MATERIAL FORNECIDO
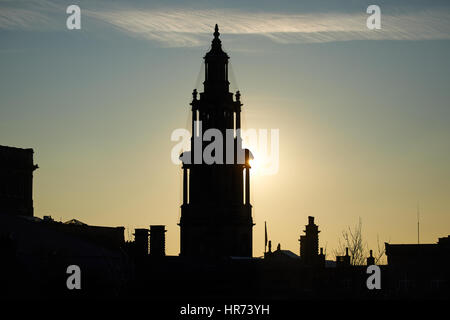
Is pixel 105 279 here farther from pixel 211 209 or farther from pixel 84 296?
pixel 211 209

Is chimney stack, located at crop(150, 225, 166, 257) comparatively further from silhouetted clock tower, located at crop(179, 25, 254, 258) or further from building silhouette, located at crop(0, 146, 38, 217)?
building silhouette, located at crop(0, 146, 38, 217)

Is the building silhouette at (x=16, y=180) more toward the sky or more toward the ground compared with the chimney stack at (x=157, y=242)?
more toward the sky

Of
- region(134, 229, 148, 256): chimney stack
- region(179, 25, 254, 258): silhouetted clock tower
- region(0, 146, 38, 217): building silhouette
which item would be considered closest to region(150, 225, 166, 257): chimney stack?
region(134, 229, 148, 256): chimney stack

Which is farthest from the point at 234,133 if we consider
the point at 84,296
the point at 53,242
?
the point at 84,296

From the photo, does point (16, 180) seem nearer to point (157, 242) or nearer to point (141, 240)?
point (157, 242)

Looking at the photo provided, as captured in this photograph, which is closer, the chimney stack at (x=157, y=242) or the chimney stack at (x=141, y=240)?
the chimney stack at (x=141, y=240)

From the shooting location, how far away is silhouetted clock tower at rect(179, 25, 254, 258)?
420ft

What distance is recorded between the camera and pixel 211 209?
5054 inches

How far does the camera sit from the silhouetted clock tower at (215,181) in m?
128

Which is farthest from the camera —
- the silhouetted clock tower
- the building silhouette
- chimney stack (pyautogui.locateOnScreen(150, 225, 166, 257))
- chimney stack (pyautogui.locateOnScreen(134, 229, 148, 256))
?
the building silhouette

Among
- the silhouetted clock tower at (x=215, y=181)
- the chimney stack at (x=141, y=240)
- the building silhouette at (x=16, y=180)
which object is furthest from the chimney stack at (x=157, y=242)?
the building silhouette at (x=16, y=180)

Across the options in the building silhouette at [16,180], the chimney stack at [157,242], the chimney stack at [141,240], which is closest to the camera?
the chimney stack at [141,240]

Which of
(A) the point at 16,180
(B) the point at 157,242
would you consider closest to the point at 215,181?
(B) the point at 157,242

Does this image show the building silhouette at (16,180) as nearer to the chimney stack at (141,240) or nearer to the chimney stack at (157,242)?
the chimney stack at (157,242)
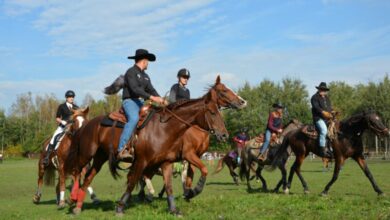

TAREFA A REALIZAR
Quantas linhas das entradas acima contêm a palavra "camera", diferenciando maiúsculas de minúsculas? Informe apenas o número.

RESPOSTA ESPERADA
4